=== Reading text ===
Overweight kindergartners more likely to become obese by eighth grade
Click Here to Manage Email Alerts
The incidence of obesity among children aged 5 to 14 years in the United States was four times higher among children who had been overweight at age 5 years compared with children of normal weight at the same age, according to findings published in The New England Journal of Medicine.
“We uncovered several important points by examining incidence. First, a component of the course to obesity is already established by the age of 5 years,” Solveig A. Cunningham, PhD, of the Hubert Department of Global Health at Emory University, and colleagues wrote. “Second, obesity incidence among overweight children tended to occur early in elementary school.”
Data were evaluated from the Early Childhood Longitudinal Study, Kindergarten Class of 1998-1999 in the United States. Of the 7,738 patients examined, 6,807 were not considered to be obese at baseline and were followed for 50,396 person-years.
Upon entrance into kindergarten, 12.4% of the children (mean age, 5.6 years) were obese and 14.9% were overweight. By eighth grade (mean age, 14.1 years), 20.8% were obese and 17% were overweight, according to data.
Cunningham and colleagues observed a decrease in the annual incidence of obesity from 5.4% during kindergarten to 1.7% between fifth and eighth grade, they wrote.

=== What is needed ===
According to the article on childhood obesity, what percentage of children were obese when they entered kindergarten? The listing that comes next is separate material with no connection to the article on childhood obesity.

=== Given records ===

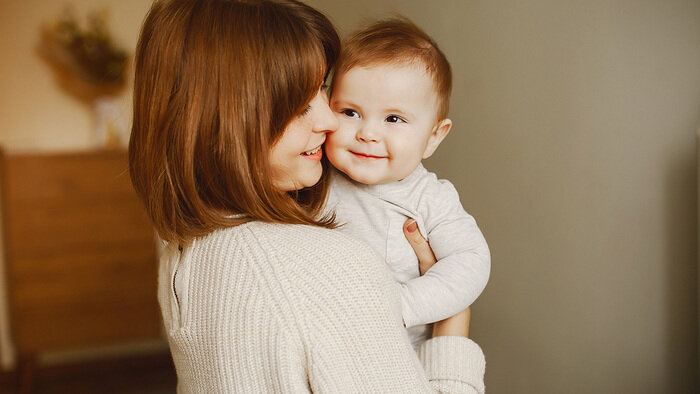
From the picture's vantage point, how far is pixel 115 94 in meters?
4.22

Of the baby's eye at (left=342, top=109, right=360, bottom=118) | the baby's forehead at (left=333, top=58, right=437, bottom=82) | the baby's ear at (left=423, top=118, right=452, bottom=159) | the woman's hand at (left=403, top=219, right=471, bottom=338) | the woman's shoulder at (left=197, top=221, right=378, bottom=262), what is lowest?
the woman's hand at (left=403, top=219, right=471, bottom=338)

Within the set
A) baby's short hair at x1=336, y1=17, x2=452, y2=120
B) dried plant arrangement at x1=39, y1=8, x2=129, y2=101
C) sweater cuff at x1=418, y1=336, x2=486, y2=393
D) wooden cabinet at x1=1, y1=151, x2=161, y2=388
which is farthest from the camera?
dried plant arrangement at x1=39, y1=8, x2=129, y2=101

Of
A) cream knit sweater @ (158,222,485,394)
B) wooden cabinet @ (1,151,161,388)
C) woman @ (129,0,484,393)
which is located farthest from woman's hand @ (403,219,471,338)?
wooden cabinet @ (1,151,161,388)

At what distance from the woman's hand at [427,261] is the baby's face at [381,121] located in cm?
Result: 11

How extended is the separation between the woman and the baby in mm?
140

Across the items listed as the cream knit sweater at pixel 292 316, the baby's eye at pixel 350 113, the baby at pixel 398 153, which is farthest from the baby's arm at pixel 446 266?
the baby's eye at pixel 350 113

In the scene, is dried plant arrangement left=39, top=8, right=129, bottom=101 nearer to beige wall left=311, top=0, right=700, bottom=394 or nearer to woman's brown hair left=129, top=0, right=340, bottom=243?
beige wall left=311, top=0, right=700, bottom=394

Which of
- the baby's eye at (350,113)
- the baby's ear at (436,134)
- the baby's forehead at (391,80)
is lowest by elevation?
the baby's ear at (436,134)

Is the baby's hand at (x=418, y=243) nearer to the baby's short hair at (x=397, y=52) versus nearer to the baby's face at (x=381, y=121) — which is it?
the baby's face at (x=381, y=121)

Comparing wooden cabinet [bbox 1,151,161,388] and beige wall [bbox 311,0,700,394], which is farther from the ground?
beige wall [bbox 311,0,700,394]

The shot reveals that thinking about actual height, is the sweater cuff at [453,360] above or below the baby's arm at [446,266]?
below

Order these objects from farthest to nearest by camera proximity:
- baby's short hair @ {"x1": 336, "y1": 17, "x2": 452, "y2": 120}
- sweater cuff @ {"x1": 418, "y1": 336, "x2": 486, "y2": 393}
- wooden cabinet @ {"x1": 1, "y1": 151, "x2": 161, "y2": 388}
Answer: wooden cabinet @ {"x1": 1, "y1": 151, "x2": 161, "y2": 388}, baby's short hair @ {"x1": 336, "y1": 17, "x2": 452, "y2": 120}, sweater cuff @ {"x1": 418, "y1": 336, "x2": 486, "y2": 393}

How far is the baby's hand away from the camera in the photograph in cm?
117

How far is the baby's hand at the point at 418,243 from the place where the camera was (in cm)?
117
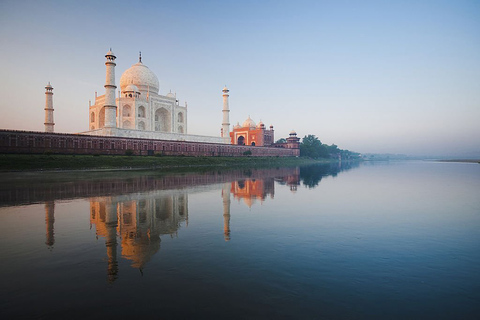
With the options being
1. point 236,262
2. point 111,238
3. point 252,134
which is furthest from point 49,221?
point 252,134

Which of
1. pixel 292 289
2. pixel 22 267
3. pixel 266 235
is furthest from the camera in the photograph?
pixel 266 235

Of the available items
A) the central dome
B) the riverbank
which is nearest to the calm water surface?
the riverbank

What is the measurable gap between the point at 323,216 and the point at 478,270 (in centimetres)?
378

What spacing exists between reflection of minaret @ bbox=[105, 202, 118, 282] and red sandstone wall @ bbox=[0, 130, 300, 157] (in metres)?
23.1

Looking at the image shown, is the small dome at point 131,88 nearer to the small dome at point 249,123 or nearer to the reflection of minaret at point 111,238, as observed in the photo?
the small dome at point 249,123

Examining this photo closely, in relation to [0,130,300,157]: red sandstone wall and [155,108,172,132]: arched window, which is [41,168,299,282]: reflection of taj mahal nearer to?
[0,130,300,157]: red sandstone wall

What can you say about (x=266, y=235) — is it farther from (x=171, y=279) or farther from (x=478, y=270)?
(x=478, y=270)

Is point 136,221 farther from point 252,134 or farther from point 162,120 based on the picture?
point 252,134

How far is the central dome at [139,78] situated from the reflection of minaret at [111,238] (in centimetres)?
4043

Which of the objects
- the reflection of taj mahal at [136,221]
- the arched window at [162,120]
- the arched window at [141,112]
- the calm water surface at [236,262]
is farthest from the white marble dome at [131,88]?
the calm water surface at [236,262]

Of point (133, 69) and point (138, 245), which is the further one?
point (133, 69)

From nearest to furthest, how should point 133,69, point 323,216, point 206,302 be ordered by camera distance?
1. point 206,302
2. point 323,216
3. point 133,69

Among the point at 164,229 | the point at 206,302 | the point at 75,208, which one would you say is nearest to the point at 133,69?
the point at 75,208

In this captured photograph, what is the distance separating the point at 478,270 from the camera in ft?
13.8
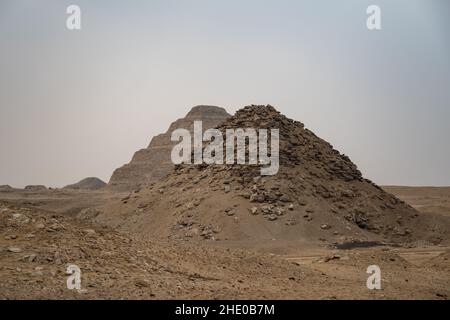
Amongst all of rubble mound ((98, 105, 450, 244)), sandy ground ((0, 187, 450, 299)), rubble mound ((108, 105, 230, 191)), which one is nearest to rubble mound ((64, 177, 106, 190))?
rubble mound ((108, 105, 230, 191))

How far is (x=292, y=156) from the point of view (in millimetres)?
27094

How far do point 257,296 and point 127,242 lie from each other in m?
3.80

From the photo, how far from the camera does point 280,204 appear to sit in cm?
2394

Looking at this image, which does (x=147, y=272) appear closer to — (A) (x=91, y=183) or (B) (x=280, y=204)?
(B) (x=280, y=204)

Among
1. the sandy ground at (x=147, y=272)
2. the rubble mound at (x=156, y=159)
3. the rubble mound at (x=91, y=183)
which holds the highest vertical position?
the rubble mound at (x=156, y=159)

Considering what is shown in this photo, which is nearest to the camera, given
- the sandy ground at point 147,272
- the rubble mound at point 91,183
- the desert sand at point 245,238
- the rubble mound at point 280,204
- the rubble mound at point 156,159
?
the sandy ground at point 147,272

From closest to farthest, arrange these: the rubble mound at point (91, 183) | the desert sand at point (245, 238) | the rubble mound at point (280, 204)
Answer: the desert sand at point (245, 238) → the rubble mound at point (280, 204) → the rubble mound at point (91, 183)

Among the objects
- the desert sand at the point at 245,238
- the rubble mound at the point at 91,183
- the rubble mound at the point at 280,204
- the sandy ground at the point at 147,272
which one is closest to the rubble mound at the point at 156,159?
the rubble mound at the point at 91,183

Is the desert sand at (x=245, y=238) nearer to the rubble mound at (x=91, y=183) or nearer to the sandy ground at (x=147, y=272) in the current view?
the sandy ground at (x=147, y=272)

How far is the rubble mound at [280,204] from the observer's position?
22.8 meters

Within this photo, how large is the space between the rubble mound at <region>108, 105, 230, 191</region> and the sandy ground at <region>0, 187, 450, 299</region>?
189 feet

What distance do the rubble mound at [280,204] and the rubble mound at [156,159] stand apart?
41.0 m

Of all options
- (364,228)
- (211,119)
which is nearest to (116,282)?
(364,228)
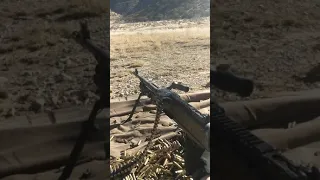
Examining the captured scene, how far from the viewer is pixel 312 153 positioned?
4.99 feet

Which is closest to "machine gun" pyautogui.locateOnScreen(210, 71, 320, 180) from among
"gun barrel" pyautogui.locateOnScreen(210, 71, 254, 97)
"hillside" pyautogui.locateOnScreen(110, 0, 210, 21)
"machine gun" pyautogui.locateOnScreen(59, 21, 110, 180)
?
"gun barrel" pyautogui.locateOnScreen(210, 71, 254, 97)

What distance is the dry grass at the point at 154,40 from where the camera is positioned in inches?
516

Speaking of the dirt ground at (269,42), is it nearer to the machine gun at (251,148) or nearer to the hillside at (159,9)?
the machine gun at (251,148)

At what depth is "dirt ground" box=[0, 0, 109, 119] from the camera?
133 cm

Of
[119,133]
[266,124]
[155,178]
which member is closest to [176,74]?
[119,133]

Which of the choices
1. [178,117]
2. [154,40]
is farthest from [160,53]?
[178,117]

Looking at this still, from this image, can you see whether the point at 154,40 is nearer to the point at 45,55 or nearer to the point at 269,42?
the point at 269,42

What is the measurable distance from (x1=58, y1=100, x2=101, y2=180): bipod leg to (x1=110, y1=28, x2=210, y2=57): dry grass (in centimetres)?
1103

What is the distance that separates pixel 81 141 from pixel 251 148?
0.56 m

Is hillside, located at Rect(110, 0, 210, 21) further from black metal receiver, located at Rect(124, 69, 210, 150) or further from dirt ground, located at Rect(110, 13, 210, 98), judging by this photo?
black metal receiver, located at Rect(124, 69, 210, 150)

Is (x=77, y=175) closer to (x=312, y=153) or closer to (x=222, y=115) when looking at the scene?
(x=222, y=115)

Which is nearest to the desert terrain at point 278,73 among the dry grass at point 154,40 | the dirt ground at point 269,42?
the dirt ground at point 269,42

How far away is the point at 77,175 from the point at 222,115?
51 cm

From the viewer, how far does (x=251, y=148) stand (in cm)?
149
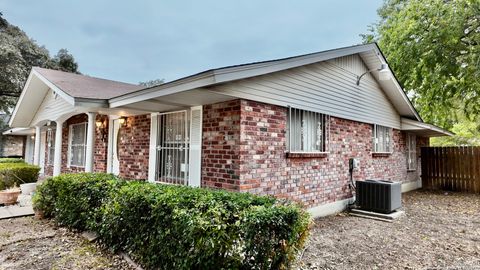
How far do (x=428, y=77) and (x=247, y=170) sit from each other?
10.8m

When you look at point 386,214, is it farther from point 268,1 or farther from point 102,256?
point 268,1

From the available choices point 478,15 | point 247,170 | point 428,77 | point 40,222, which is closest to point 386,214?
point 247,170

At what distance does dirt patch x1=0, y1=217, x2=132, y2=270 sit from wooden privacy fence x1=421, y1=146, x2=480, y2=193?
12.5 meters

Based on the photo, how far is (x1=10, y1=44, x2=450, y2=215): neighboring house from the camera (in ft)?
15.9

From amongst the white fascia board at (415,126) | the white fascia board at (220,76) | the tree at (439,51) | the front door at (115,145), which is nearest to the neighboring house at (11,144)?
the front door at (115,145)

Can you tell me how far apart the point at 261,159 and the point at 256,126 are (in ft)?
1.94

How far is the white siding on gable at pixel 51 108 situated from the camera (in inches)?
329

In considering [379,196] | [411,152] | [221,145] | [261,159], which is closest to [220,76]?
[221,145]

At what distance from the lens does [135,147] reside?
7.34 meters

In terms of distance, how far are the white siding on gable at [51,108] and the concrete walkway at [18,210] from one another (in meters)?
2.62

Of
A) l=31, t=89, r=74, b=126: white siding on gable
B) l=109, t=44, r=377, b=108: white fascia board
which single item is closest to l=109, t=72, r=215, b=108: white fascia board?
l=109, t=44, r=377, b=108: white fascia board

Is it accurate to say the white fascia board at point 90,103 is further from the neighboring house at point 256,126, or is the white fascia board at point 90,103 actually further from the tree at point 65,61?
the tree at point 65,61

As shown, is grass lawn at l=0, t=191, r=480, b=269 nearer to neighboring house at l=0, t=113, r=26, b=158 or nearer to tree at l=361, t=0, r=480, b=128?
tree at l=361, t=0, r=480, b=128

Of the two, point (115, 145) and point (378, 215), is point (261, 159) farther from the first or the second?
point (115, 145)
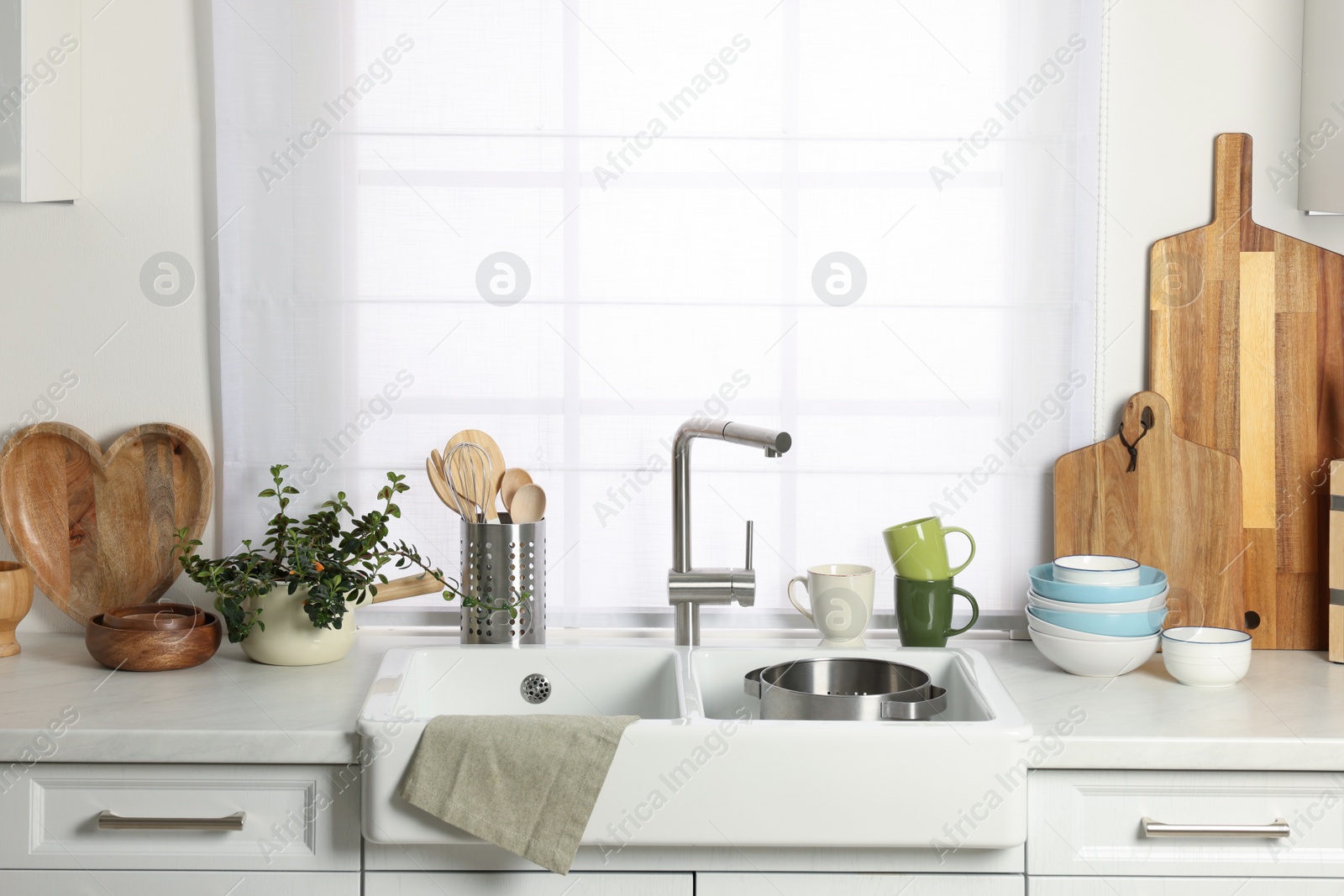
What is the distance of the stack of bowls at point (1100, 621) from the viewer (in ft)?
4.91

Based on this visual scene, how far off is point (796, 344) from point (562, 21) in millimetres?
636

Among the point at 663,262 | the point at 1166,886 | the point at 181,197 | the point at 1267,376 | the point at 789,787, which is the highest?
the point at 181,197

=== Response area ===
12.4%